The researchers gathered a vast dataset of 5.8 million move decisions made by professional players between 1950 and 2021. They used an AI to calculate a measure called a “decision quality index” (DQI) which evaluates the quality of a move. They labeled a move as “novel” if it had not been attempted in combination with preceding moves.
The analysis revealed that human players had made significantly better and more novel moves in response to the introduction of superhuman AI in 2016. Before that year, the improvement in the quality of play was relatively small, with a median annual DQI oscillating between roughly -0.2 and 0.2. However, after the advent of superhuman AI, the DQI spiked upwards, with median values above 0.7 from 2018 to 2021. In 2015, only 63 percent of games showed novel strategies, whereas by 2018, that figure had risen to 88 percent.
The findings presented in the Proceedings of the National Academy of Sciences suggest that the presence of superhuman AI has had a positive impact on human play, driving players to come up with more original and effective moves. This outcome may not have been immediately apparent, as some experts had predicted that the rise of AI in Go would discourage human players and stifle creativity.

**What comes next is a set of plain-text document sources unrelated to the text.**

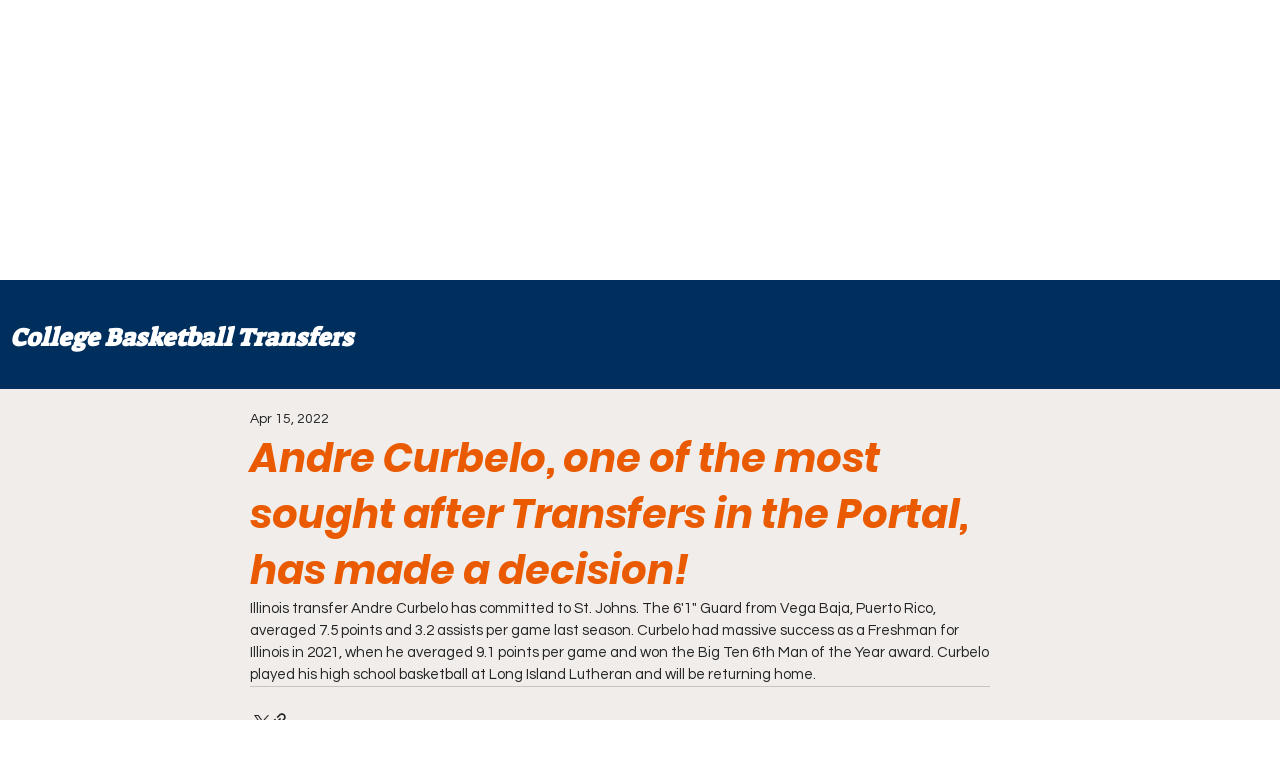

--- FILE ---
content_type: text/html; charset=utf-8
request_url: https://www.google.com/recaptcha/api2/aframe
body_size: 269
content:
<!DOCTYPE HTML><html><head><meta http-equiv="content-type" content="text/html; charset=UTF-8"></head><body><script nonce="ZjQ34YuqA0YmujFtx6kwqQ">/** Anti-fraud and anti-abuse applications only. See google.com/recaptcha */ try{var clients={'sodar':'https://pagead2.googlesyndication.com/pagead/sodar?'};window.addEventListener("message",function(a){try{if(a.source===window.parent){var b=JSON.parse(a.data);var c=clients[b['id']];if(c){var d=document.createElement('img');d.src=c+b['params']+'&rc='+(localStorage.getItem("rc::a")?sessionStorage.getItem("rc::b"):"");window.document.body.appendChild(d);sessionStorage.setItem("rc::e",parseInt(sessionStorage.getItem("rc::e")||0)+1);localStorage.setItem("rc::h",'1769449010667');}}}catch(b){}});window.parent.postMessage("_grecaptcha_ready", "*");}catch(b){}</script></body></html>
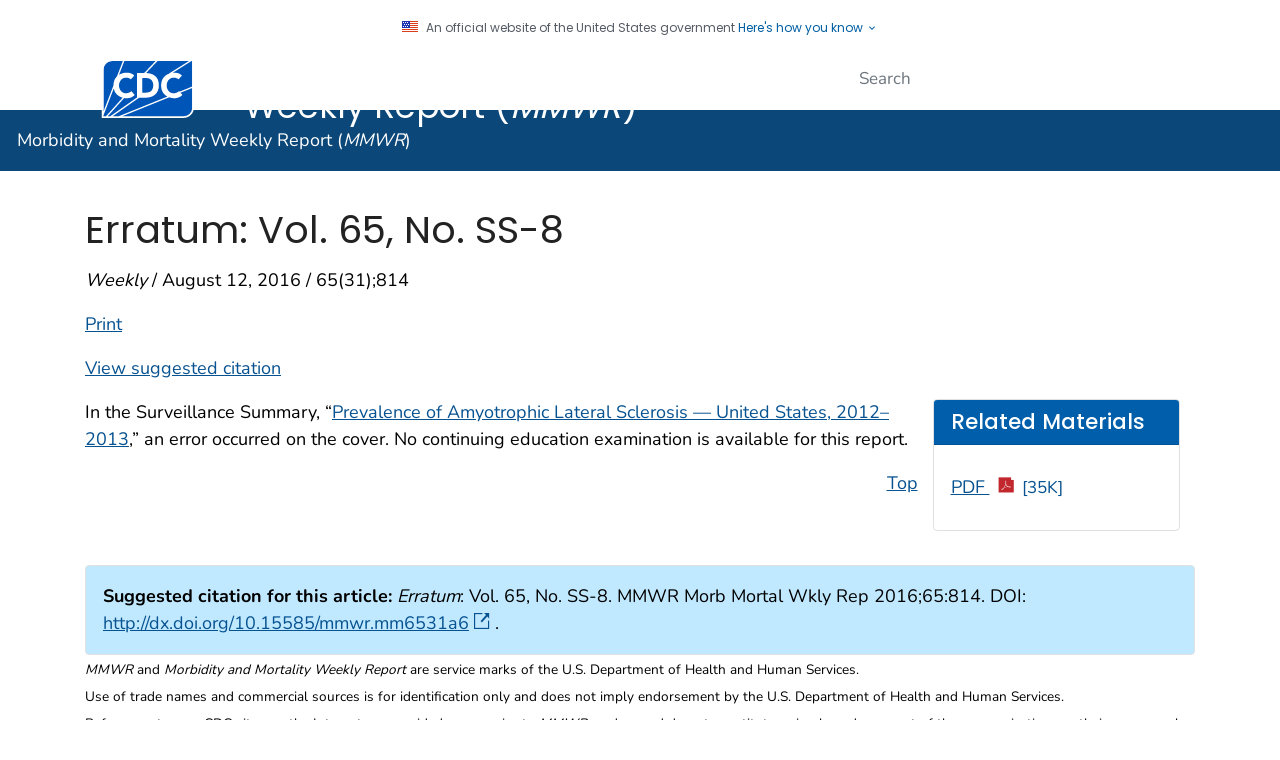

--- FILE ---
content_type: image/svg+xml
request_url: https://www.cdc.gov/TemplatePackage/contrib/libs/cdc/c2r/crlogo.svg
body_size: 1228
content:
<svg xmlns="http://www.w3.org/2000/svg" xml:space="preserve" fill="none" viewBox="0 0 367 367"><path fill="#030305" d="M12.768 183.95c.913-41.856 13.32-79.026 39.969-111.157 14.623-17.631 31.94-31.718 52.193-42.418 28.816-15.223 59.556-21.854 91.855-19.438 36.723 2.747 69.595 15.927 98.156 39.57 23.73 19.644 41.083 43.829 51.884 72.545 5.555 14.77 9.49 30.146 9.594 46.078.397 60.627.54 121.256.872 181.883.019 3.408-1.292 4.217-4.417 4.213-55.653-.066-111.308.22-166.958-.15-35.03-.235-67.539-9.686-96.768-29.427-32.253-21.784-54.416-51.354-67.193-87.959-6-17.19-8.51-35.092-9.187-53.74m179.66-142.192c-5.664.015-11.354-.32-16.989.097C95.244 47.807 37.05 117.273 44.942 197.511c6.96 70.748 67.852 126.099 138.85 126.158 45.32.039 90.641.007 135.962.006h5.842c.1-1.968.21-3.122.21-4.277.003-47.153.187-94.308-.084-141.46-.154-26.71-8.15-51.284-23.273-73.224-26.306-38.164-62.887-58.96-110.02-62.956"/><path fill="#FBFBFB" d="M192.916 41.764c46.646 3.99 83.227 24.786 109.533 62.95 15.123 21.94 23.119 46.513 23.273 73.224.271 47.152.087 94.307.084 141.46 0 1.155-.11 2.309-.21 4.277h-5.842c-45.321 0-90.642.033-135.962-.006-70.998-.06-131.89-55.41-138.85-126.158C37.05 117.273 95.244 47.807 175.44 41.855c5.635-.418 11.325-.082 17.477-.091M163.002 221.5c-11.578 12.932-36.508 11.728-46.538-5.658-8.667-15.022-8.811-30.921-.957-46.378 5.545-10.91 15.096-15.995 27.366-15.873 11.671.116 19.851 5.644 25.08 15.94.606 1.194 1.868 2.9 2.86 2.922 9.738.22 19.484.133 29.708.133-.516-2.217-.773-3.66-1.189-5.054-13.092-43.983-60.931-51.021-89.387-33.252-24.893 15.545-33.11 39.735-29.473 67.774 6.121 47.195 49.079 65.291 84.828 51.848 19.838-7.46 30.777-22.765 35.61-43.853-8.256 0-15.873.28-23.458-.097-5.117-.254-8.999.398-10.623 6.087-.517 1.81-2.199 3.29-3.827 5.461m83.573-14c-.011-5.995-.075-11.989-.023-17.982.196-22.503 10.777-32.974 33.23-32.941 2.281.003 4.562 0 6.939 0v-30.023c-7.636.991-15.13.941-21.9 3.129-6.821 2.203-12.924 6.63-19.54 10.19v-10.601h-29.035v125.235h30.329z"/><path fill="#060606" d="M163.242 221.23c1.388-1.9 3.07-3.38 3.587-5.19 1.624-5.689 5.506-6.341 10.623-6.087 7.585.376 15.202.097 23.459.097-4.834 21.088-15.773 36.393-35.61 43.853-35.75 13.443-78.708-4.653-84.829-51.848-3.637-28.04 4.58-52.23 29.473-67.774 28.456-17.77 76.295-10.73 89.387 33.252.416 1.395.673 2.837 1.189 5.054-10.224 0-19.97.087-29.709-.133-.99-.022-2.253-1.728-2.86-2.922-5.228-10.296-13.408-15.824-25.079-15.94-12.27-.122-21.821 4.962-27.366 15.873-7.854 15.457-7.71 31.356.957 46.378 10.03 17.386 34.96 18.59 46.778 5.388"/><path fill="#070707" d="M246.575 208v46.508h-30.329V129.273h29.035v10.6c6.616-3.56 12.719-7.986 19.54-10.19 6.77-2.187 14.264-2.137 21.9-3.128v30.023c-2.377 0-4.658.003-6.938 0-22.454-.033-33.035 10.438-33.231 32.94-.052 5.994.012 11.988.023 18.482"/></svg>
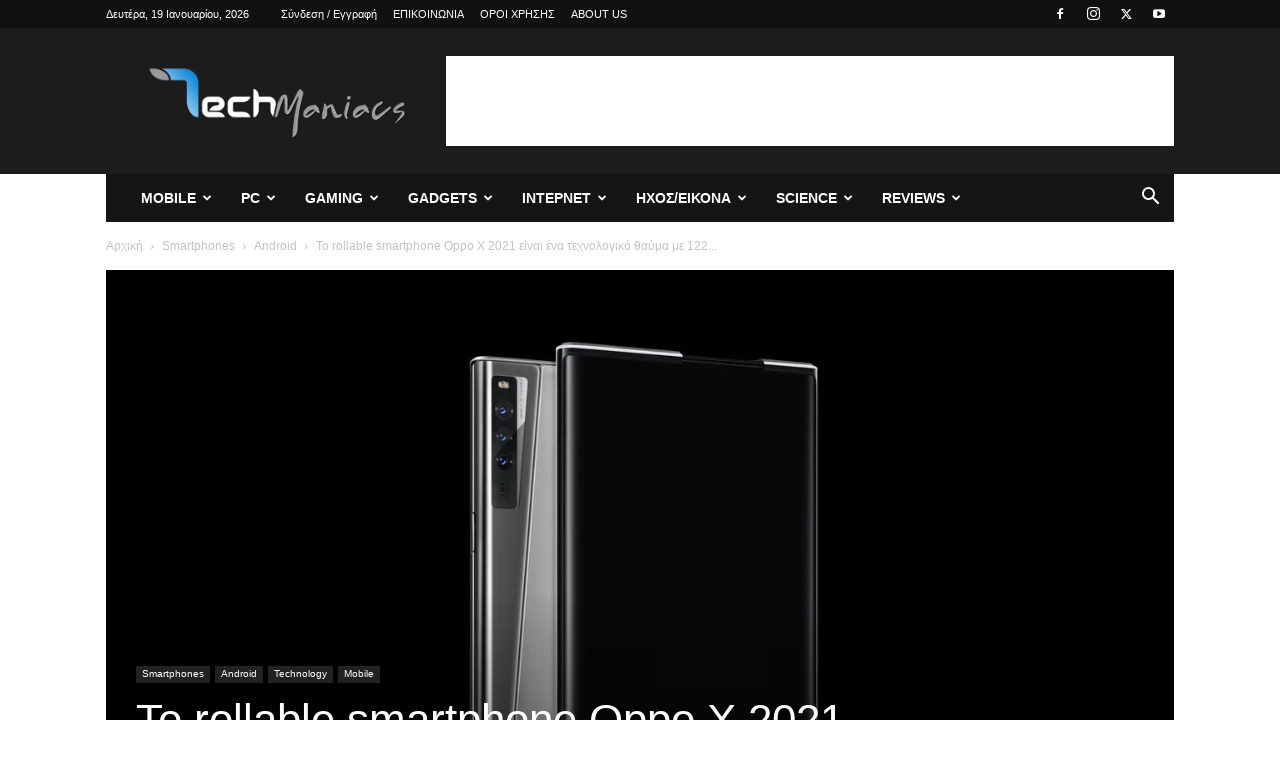

--- FILE ---
content_type: text/html; charset=UTF-8
request_url: https://techmaniacs.gr/wp-admin/admin-ajax.php?td_theme_name=Newspaper&v=12.7.1
body_size: -348
content:
{"130288":6128}

--- FILE ---
content_type: text/html; charset=utf-8
request_url: https://www.google.com/recaptcha/api2/aframe
body_size: 267
content:
<!DOCTYPE HTML><html><head><meta http-equiv="content-type" content="text/html; charset=UTF-8"></head><body><script nonce="eNe6RRfNfisU_e13XgOXVA">/** Anti-fraud and anti-abuse applications only. See google.com/recaptcha */ try{var clients={'sodar':'https://pagead2.googlesyndication.com/pagead/sodar?'};window.addEventListener("message",function(a){try{if(a.source===window.parent){var b=JSON.parse(a.data);var c=clients[b['id']];if(c){var d=document.createElement('img');d.src=c+b['params']+'&rc='+(localStorage.getItem("rc::a")?sessionStorage.getItem("rc::b"):"");window.document.body.appendChild(d);sessionStorage.setItem("rc::e",parseInt(sessionStorage.getItem("rc::e")||0)+1);localStorage.setItem("rc::h",'1768837958471');}}}catch(b){}});window.parent.postMessage("_grecaptcha_ready", "*");}catch(b){}</script></body></html>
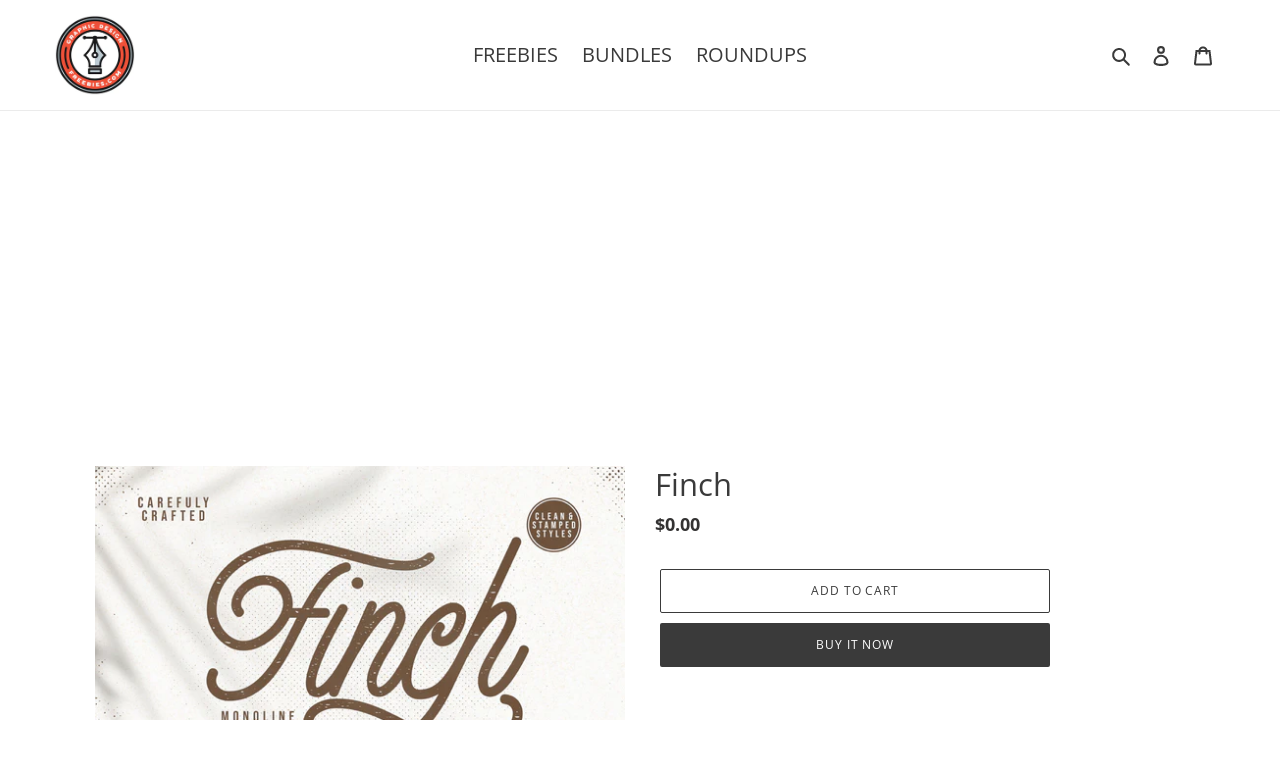

--- FILE ---
content_type: text/html; charset=utf-8
request_url: https://www.google.com/recaptcha/api2/aframe
body_size: 267
content:
<!DOCTYPE HTML><html><head><meta http-equiv="content-type" content="text/html; charset=UTF-8"></head><body><script nonce="t2sqCNL4Fh1vvv-Wo35zzA">/** Anti-fraud and anti-abuse applications only. See google.com/recaptcha */ try{var clients={'sodar':'https://pagead2.googlesyndication.com/pagead/sodar?'};window.addEventListener("message",function(a){try{if(a.source===window.parent){var b=JSON.parse(a.data);var c=clients[b['id']];if(c){var d=document.createElement('img');d.src=c+b['params']+'&rc='+(localStorage.getItem("rc::a")?sessionStorage.getItem("rc::b"):"");window.document.body.appendChild(d);sessionStorage.setItem("rc::e",parseInt(sessionStorage.getItem("rc::e")||0)+1);localStorage.setItem("rc::h",'1768720051984');}}}catch(b){}});window.parent.postMessage("_grecaptcha_ready", "*");}catch(b){}</script></body></html>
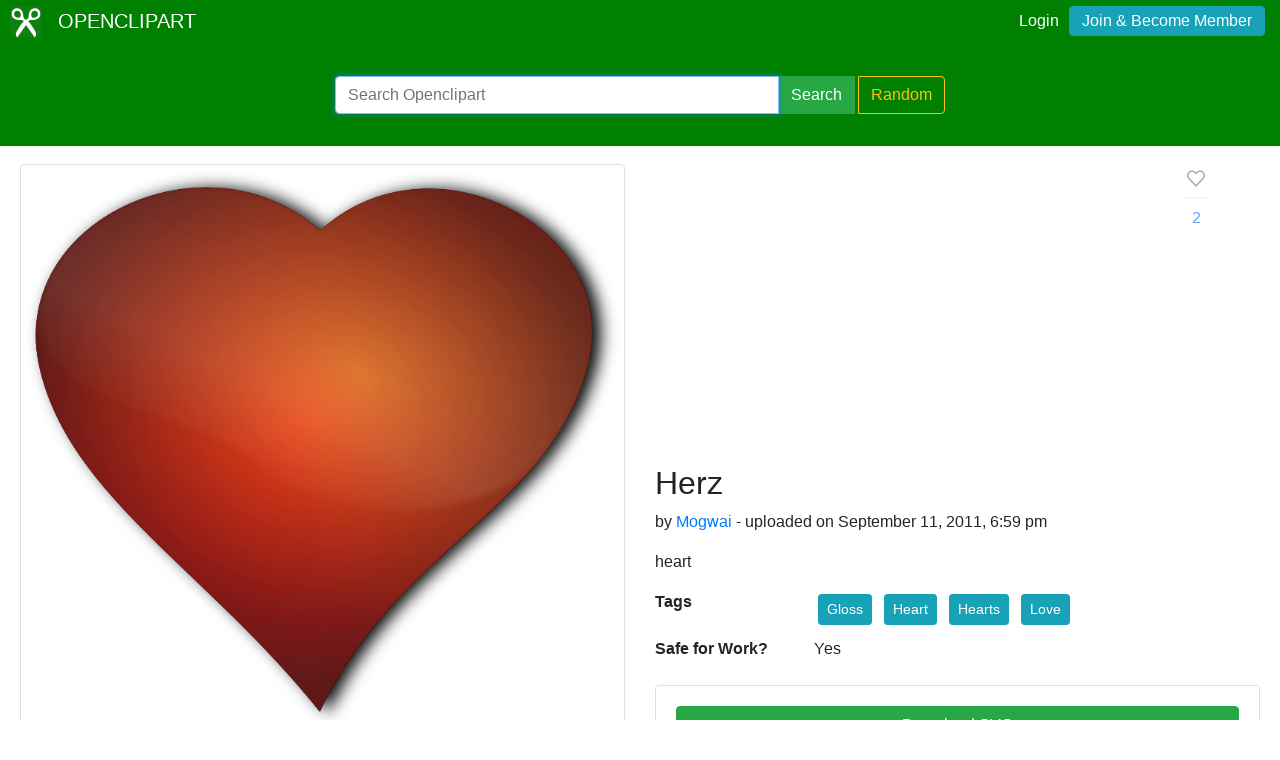

--- FILE ---
content_type: text/html; charset=utf-8
request_url: https://www.google.com/recaptcha/api2/aframe
body_size: 267
content:
<!DOCTYPE HTML><html><head><meta http-equiv="content-type" content="text/html; charset=UTF-8"></head><body><script nonce="n4Ux4oZJHKY6b52ajmQ20g">/** Anti-fraud and anti-abuse applications only. See google.com/recaptcha */ try{var clients={'sodar':'https://pagead2.googlesyndication.com/pagead/sodar?'};window.addEventListener("message",function(a){try{if(a.source===window.parent){var b=JSON.parse(a.data);var c=clients[b['id']];if(c){var d=document.createElement('img');d.src=c+b['params']+'&rc='+(localStorage.getItem("rc::a")?sessionStorage.getItem("rc::b"):"");window.document.body.appendChild(d);sessionStorage.setItem("rc::e",parseInt(sessionStorage.getItem("rc::e")||0)+1);localStorage.setItem("rc::h",'1769031026182');}}}catch(b){}});window.parent.postMessage("_grecaptcha_ready", "*");}catch(b){}</script></body></html>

In other words, 'superhuman' AI has pushed humans to become much more creative at Go, and we can only wonder if the same can be said about other fields which are currently being disrupted by such technologies.
By analyzing massive amounts of data, AI can identify moves that human players might not have considered, opening up new avenues for creative play. When a human player sees an AI making a bold move, they may be inspired to be just as bold in their next match. Like any competition, the presence of a formidable opponent can motivate players to raise their game and push beyond their limits. It is possible that the superhuman AI has played this role in the world of Go, inspiring human players to come up with ever-more-impressive moves.
Moving away from Go, could we say that AIs may be pushing creativity elsewhere? A lot of people are anxious about AI chatbots and how these kinds of systems could replace their jobs, for instance. As AI becomes increasingly advanced, will it become more difficult for humans to compete on a level playing field? Or will human intelligence continue to evolve in tandem with AI, producing new and exciting forms of collaboration and creativity? If these new findings are any indication, there is still some hope. AI has made humans better Go players, and perhaps it will turn us into better people overall. Time will tell.